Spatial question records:
*****

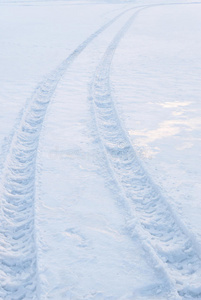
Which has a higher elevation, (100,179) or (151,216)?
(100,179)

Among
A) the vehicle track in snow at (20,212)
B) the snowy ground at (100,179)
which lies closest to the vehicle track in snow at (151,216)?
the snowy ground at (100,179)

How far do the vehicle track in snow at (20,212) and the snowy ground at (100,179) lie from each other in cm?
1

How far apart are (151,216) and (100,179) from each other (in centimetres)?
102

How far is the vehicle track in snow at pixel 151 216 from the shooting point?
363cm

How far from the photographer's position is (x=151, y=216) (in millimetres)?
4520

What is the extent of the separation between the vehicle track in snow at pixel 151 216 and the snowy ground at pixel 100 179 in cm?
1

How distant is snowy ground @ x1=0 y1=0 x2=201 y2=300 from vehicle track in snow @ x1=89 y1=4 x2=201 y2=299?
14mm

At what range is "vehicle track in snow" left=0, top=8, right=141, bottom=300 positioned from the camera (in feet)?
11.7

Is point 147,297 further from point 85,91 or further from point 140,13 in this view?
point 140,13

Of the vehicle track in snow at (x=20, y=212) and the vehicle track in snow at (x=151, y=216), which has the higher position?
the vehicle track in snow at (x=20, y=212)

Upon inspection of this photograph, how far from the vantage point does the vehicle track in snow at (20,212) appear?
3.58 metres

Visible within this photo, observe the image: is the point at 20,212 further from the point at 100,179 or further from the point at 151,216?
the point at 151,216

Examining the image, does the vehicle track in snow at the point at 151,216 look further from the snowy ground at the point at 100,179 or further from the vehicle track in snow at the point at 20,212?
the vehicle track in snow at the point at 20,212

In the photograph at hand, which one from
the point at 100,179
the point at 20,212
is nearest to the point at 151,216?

*****

_Job:_ Can you update the records so that every "in cm" becomes "in centimeters", leave all else unchanged, and drop the pictures from your answer?

_Written reply:_
Which has a higher elevation, (100,179) or (151,216)?
(100,179)

Among
A) the vehicle track in snow at (20,212)
B) the snowy ground at (100,179)
which lies closest to the vehicle track in snow at (151,216)?
the snowy ground at (100,179)

How far do the vehicle track in snow at (20,212) and the snowy ground at (100,179) lie from each other in centimeters?
1

How far apart are (151,216) and (100,179) from each other (in centimetres)?
102

How far is the vehicle track in snow at pixel 151 216 from the shooting point?
363cm

How far from the photographer's position is (x=151, y=216) (in millimetres)?
4520

What is the extent of the separation between the vehicle track in snow at pixel 151 216 and the snowy ground at pixel 100 179 in centimeters?
1

How distant is snowy ground @ x1=0 y1=0 x2=201 y2=300 from vehicle track in snow @ x1=89 y1=4 x2=201 y2=299?
14mm

At what range is "vehicle track in snow" left=0, top=8, right=141, bottom=300 positioned from the camera (in feet)?
11.7

Is point 147,297 further from point 85,91 or further from point 140,13 in this view?
point 140,13

Of the vehicle track in snow at (x=20, y=212) and the vehicle track in snow at (x=151, y=216), which has the higher position?
the vehicle track in snow at (x=20, y=212)

Upon inspection of this photograph, how far from the vantage point does the vehicle track in snow at (20,212) appear?
3.58 metres

Visible within this photo, observe the image: is the point at 20,212 further from the point at 100,179 or further from the point at 151,216?
the point at 151,216

Examining the image, does the vehicle track in snow at the point at 151,216 look further from the snowy ground at the point at 100,179 or further from the vehicle track in snow at the point at 20,212?
the vehicle track in snow at the point at 20,212

In the photograph at hand, which one from
the point at 100,179
the point at 20,212
is nearest to the point at 151,216?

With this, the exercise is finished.